JKML by default uses QML (https://www.qmlcode.org/index.html) for kernel ridge regression (KRR) applied on molecular representation (FCHL) to predict molecular system properties.

Note

When setting up JKCS, you should use -qml in order to install QML, e.g.:

sh setup.sh -r grendel -qml

I show examples for electronic energy but other molecular properties can be modelled, too (use -column argument).

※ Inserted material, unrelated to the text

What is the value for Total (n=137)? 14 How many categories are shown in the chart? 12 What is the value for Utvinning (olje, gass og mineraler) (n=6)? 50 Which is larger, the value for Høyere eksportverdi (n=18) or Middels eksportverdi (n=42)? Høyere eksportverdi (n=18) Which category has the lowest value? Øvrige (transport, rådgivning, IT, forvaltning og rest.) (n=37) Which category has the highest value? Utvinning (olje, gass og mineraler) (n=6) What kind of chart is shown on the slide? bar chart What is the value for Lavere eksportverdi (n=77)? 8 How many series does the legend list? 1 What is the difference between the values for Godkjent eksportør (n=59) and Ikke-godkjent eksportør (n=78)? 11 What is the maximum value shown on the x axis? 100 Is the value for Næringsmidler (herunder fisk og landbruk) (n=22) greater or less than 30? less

Training directly on electronic energy of a cluster

\[E_{cluster}^{DFT}\]

is alright only if you train/test on single-cluster conformers (i.e. no large energy difference between modelled molecules are present).

Otherwise, it is better to model binding energies of the studied clusters

\[\Delta E^{DFT} = E_{cluster}^{DFT} - \sum E_{monomer}^{DFT},\]

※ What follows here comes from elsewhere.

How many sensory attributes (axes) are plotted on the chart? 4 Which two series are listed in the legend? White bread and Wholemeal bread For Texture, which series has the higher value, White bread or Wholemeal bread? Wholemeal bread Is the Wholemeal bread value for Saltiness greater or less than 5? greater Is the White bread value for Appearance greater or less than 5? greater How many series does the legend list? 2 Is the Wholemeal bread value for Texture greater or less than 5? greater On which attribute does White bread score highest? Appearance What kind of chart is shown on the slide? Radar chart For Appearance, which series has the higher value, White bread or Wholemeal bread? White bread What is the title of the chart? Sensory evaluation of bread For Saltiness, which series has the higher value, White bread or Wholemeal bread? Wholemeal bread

or eventually atomization energies in the case of molecules.

Quite many studies showed that one can perform a cheaper but faster QC calculation (e.g., at XTB level) and then only model the small differences between high level and low theory (both calculated for the same structure geometries):

\[\Delta E^{DFT} = E_{cluster}^{DFT} - \sum E_{monomer}^{DFT}\]

\[\Delta E^{XTB} = E_{cluster}^{XTB} - \sum E_{monomer}^{XTB}\]

\[\Delta\Delta E^{DFT|XTB} = \Delta E^{DFT} - \Delta E^{XTB}\]

The delta-ML does perform significantly better and low level theory calculations are usually cheap to perform.

Preparing files

The structures should be provided in a pickled .pkl files (see JKQC manual). The file naming must have specific format (you can try, i.e. with caution, to use JKname to rename your files). See examples:

$USER: ls
1sa.log 1w.log 1sa1w.log 1sa1w-1.log 1sa1w-2_32.log
1sa.xyz 1w.xyz 1sa1w.xyz 1sa1w-1.xyz 1sa1w-2_32.xyz
....
$USER: JKQC -collect log -out full_DFT.pkl

Note

It is assumed that XTB and G16 outputs have extension .log. Generally, ORCA output is assumed to have .out extension that you can combine it as SP calculation with G16. However, for JKML, please change the extension to .log and use -orcaext log for JKQC, e.g.:

JKQC *.log -orcaext log -out full_DFT.pkl

Hint

It is strongly recommended to separate monomers into a single file. Additionally, JKQC can be used to prepare other pickled files, e.g.:

JKQC full_DFT.pkl -extract 1sa,1w    -out monomers_DFT.pkl
JKQC full_DFT.pkl -extract 0-3sa0-5w -out train_DFT.pkl
JKQC full_DFT.pkl -extract 4sa0-5w   -out test_DFT.pkl

Machine Learning

JKML is used similarly as other JKCS commands

JKML -help
JKML -loc -train train_DFT.pkl -test test_DFT.pkl -monomers monomers_DFT.pkl
JKML -par test -time 10:00 -mem 5GB -cpu 2 -train train_DFT.pkl -test test_DFT.pkl -monomers monomers_DFT.pkl
JKML -loc -print 2 -train train_DFT.pkl train_XTB.pkl -test test_DFT.pkl test_XTB.pkl -monomers monomers_DFT.pkl monomers_XTB.pkl

Hint

See Cluster submission (under JKCS) to understand how to tune cluster parameters.

Whether you plan to use direct-learning or delta-learning is defined by number of files you provide, e.g.:

JKML -train train_DFT.pkl -test test_DFT.pkl -monomers M_DFT.pkl

or

JKML -train train_DFT.pkl train_XTB.pkl -test test_DFT.pkl test_XTB.pkl -monomers M_DFT.pkl M_XTB.pkl

Note

You can first train and then test separately, e.g.:

JKML -train train_DFT.pkl -monomers monomers_DFT.pkl -loc
JKML -trained model.pkl -test test_DFT.pkl -monomers monomers_DFT.pkl -loc

The results can be found in output or in predicted_QML.pkl, e.g.:

JKQC predicted_QML.pkl -b -el

Note

Do not forget to optimize hyperparameters if you use different systems.